# java - How to convert some limited cases of *.tex files to plain text *.txt

So I've tried using tokenizers, but I can only figure out how to replace or remove single delimiters in java.

Like for this input:

\box { Boxed words }

{\boldface This line in bold. }

I want to be able to remove \box and some other guidelines I have to follow which are:

The rules that we are going to apply are very simple .

1. Remove all commands backslash followed one or more lowercase letters and terminated

with a blank.

2. Remove all braces: } or {.
3. Substitute all math display (characters in between \$), by the words FORMULA 1

, FORMULA 2 etc...

4. The environment ( a special command) .

\begin{enumerate}

\item First item, \fer and only this.

\item Second line \iterate and maybe more. \item Third.

...

\end{enumerate}

puts everything between backslash item in a new paragraph with a number.

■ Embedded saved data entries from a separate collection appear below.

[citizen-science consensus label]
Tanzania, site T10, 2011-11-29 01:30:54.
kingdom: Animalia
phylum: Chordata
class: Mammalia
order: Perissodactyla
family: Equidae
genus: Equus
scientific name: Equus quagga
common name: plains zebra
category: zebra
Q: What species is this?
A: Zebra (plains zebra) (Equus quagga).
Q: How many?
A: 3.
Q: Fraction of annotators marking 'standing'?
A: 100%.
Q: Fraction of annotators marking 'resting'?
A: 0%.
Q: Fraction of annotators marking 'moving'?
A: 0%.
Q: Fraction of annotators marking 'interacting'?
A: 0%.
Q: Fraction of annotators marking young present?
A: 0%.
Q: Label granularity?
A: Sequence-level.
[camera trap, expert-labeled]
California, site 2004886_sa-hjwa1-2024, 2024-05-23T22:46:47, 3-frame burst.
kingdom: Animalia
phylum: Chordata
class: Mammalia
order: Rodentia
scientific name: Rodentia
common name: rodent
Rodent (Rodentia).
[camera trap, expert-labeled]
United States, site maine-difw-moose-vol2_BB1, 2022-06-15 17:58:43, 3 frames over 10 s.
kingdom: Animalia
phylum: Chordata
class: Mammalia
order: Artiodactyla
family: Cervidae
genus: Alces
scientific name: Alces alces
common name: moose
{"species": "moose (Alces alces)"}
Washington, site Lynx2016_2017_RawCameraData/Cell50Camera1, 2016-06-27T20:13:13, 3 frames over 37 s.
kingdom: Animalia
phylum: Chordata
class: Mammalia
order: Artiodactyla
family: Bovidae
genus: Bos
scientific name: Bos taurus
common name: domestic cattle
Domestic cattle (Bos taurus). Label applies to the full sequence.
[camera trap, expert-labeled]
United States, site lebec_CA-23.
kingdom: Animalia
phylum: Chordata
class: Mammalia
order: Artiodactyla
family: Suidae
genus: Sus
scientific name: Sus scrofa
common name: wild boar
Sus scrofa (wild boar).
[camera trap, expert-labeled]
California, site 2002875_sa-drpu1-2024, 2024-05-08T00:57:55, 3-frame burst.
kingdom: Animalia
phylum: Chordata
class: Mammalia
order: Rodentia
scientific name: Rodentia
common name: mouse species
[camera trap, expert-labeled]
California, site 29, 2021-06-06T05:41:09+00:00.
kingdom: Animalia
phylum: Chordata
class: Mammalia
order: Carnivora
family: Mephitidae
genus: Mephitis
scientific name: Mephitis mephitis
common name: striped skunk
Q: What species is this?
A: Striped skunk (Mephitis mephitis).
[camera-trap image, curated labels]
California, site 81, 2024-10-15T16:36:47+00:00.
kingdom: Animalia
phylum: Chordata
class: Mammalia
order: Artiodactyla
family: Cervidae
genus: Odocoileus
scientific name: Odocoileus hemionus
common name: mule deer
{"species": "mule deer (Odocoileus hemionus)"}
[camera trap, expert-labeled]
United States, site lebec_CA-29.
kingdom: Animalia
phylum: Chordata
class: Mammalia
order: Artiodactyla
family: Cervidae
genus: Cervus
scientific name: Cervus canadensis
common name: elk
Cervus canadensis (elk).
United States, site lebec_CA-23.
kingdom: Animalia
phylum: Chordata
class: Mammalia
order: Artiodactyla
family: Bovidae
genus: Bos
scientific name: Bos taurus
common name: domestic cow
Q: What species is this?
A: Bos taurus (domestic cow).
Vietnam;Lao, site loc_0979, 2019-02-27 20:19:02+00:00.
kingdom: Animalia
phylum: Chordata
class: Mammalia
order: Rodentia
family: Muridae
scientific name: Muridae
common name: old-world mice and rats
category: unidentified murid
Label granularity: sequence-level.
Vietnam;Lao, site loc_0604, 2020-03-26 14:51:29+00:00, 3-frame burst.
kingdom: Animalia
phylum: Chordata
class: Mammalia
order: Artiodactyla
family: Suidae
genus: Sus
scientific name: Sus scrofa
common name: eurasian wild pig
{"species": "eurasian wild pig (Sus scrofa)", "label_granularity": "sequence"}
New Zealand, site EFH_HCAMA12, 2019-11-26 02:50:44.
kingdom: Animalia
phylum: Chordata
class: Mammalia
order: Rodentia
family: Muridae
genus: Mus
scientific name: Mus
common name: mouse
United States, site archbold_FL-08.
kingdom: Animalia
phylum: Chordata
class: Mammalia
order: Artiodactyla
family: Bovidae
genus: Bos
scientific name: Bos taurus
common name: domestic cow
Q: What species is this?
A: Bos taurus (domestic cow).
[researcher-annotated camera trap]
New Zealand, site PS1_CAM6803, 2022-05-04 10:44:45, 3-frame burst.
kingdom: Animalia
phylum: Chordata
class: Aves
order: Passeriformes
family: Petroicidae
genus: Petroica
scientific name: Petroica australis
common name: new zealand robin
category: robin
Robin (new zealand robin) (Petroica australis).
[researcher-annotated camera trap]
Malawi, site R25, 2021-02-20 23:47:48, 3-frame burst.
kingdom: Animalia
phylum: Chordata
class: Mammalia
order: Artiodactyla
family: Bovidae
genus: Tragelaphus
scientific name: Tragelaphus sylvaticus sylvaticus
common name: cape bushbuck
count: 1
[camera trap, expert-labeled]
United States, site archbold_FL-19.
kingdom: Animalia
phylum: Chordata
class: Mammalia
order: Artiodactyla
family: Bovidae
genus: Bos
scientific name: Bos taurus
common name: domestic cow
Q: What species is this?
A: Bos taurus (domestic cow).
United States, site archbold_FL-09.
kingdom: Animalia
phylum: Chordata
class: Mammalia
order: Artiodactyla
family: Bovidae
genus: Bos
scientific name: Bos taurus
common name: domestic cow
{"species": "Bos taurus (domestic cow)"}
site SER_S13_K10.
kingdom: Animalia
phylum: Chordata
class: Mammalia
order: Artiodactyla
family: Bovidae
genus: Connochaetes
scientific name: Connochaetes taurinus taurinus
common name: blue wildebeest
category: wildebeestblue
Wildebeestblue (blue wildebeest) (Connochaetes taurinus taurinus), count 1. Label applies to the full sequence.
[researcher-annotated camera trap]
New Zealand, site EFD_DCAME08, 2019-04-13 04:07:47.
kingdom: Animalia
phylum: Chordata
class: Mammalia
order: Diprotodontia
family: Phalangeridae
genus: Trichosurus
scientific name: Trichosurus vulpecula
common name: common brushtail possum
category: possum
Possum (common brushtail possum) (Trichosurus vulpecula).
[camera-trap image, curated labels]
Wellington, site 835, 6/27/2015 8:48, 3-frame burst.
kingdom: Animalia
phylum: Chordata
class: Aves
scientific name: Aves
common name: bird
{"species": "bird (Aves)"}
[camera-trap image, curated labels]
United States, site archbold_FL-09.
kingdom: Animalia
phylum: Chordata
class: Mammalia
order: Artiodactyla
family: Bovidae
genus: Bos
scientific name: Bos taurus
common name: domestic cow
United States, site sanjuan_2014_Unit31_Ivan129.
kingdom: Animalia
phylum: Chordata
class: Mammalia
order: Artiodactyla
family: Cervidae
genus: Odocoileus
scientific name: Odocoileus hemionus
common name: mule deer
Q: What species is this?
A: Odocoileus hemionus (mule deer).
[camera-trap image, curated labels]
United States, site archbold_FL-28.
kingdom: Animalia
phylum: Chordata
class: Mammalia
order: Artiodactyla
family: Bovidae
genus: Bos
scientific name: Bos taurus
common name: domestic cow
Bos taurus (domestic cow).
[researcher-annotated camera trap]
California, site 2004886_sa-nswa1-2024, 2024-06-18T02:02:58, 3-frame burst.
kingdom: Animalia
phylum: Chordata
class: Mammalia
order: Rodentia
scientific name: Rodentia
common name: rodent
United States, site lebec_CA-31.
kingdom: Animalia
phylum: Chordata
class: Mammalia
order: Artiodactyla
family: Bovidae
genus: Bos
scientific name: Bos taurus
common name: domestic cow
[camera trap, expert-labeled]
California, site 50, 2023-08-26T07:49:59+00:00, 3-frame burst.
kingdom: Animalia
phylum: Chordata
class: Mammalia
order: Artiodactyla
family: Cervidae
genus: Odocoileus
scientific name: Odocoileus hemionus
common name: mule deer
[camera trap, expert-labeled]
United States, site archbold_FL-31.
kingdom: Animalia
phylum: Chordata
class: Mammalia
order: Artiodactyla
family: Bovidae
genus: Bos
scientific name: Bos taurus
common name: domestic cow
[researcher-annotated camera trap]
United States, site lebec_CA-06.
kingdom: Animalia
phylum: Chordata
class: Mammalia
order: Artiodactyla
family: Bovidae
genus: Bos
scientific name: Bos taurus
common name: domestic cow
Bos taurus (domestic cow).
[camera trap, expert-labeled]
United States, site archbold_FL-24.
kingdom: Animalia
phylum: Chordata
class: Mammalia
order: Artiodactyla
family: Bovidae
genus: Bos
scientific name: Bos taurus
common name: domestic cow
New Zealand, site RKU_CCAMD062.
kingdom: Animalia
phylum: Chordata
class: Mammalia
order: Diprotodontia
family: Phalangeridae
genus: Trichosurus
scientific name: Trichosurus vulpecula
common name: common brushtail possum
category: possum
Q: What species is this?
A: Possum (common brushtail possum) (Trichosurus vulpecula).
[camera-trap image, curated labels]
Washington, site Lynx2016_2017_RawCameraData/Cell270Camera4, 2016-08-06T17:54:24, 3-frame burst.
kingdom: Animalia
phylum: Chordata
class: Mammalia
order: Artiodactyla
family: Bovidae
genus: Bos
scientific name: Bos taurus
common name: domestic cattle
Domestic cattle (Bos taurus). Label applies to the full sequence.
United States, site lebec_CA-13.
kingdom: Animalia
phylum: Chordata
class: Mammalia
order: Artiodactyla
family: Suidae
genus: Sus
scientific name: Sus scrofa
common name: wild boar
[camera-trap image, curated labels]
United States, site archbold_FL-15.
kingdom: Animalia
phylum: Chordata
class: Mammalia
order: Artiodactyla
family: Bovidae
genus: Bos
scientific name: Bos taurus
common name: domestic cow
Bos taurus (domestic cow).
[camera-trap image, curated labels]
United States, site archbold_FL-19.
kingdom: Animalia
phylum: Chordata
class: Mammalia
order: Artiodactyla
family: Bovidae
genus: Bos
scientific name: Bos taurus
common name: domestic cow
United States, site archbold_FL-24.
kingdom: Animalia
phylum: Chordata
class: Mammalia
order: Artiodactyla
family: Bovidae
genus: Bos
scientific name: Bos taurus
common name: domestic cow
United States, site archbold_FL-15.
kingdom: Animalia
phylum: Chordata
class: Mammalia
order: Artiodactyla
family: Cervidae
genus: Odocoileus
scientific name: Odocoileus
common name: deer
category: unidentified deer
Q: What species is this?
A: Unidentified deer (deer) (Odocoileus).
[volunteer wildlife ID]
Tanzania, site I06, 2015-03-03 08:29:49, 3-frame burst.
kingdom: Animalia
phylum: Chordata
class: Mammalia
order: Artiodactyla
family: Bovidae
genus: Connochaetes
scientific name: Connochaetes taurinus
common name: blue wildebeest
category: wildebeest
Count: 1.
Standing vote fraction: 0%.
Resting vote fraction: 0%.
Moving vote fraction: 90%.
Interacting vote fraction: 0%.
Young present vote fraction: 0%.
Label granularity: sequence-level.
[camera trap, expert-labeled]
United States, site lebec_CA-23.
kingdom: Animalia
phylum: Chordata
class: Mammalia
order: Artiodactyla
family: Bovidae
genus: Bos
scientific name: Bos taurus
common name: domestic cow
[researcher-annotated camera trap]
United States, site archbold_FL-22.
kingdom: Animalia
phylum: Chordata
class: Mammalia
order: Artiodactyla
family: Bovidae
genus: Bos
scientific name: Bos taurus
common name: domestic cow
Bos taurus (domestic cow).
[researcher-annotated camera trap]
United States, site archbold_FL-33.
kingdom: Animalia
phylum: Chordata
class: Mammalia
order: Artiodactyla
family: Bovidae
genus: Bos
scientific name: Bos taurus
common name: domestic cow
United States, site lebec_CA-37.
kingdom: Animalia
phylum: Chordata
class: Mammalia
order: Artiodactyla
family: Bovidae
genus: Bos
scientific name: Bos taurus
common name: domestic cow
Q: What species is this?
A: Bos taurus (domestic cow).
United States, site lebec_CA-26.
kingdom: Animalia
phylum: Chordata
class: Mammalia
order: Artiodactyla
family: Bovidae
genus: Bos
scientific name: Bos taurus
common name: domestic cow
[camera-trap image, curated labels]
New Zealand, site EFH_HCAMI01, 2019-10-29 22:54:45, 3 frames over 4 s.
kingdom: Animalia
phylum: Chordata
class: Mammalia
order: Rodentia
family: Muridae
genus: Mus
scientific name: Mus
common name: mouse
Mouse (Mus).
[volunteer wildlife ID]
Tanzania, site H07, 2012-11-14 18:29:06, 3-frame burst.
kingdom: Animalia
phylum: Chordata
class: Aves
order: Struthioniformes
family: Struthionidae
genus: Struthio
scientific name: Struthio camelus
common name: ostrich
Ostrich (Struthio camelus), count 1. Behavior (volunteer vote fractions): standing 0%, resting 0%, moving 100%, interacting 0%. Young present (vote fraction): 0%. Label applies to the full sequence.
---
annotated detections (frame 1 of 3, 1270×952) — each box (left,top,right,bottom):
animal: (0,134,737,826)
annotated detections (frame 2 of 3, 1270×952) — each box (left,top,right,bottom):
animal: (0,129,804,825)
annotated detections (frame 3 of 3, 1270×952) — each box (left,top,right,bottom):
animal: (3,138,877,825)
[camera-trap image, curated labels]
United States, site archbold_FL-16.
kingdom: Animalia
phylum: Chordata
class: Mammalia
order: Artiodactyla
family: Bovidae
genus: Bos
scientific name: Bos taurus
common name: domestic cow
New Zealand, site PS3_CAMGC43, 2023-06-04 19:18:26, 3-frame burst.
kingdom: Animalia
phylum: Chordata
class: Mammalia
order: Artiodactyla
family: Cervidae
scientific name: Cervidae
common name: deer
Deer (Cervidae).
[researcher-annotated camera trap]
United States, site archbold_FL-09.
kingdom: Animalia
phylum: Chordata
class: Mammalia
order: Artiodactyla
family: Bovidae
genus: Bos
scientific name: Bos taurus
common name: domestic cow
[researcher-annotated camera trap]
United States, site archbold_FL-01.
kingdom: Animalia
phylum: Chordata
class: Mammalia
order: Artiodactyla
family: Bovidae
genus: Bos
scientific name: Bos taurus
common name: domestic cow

So the

above should look:

5. First item and only this.
6. Second line and maybe more.
7. Third.

The (IMO) sensible way to is to use a stand-alone TeX to text (or TeX to HTML) converter. That should:

• Save you a lot of work in implementing your own converter.
• Do a better job ... assuming you pick a decent converter.
• Insulate you from having to deal with a stream of special cases where your heuristic / pattern-based approach fails.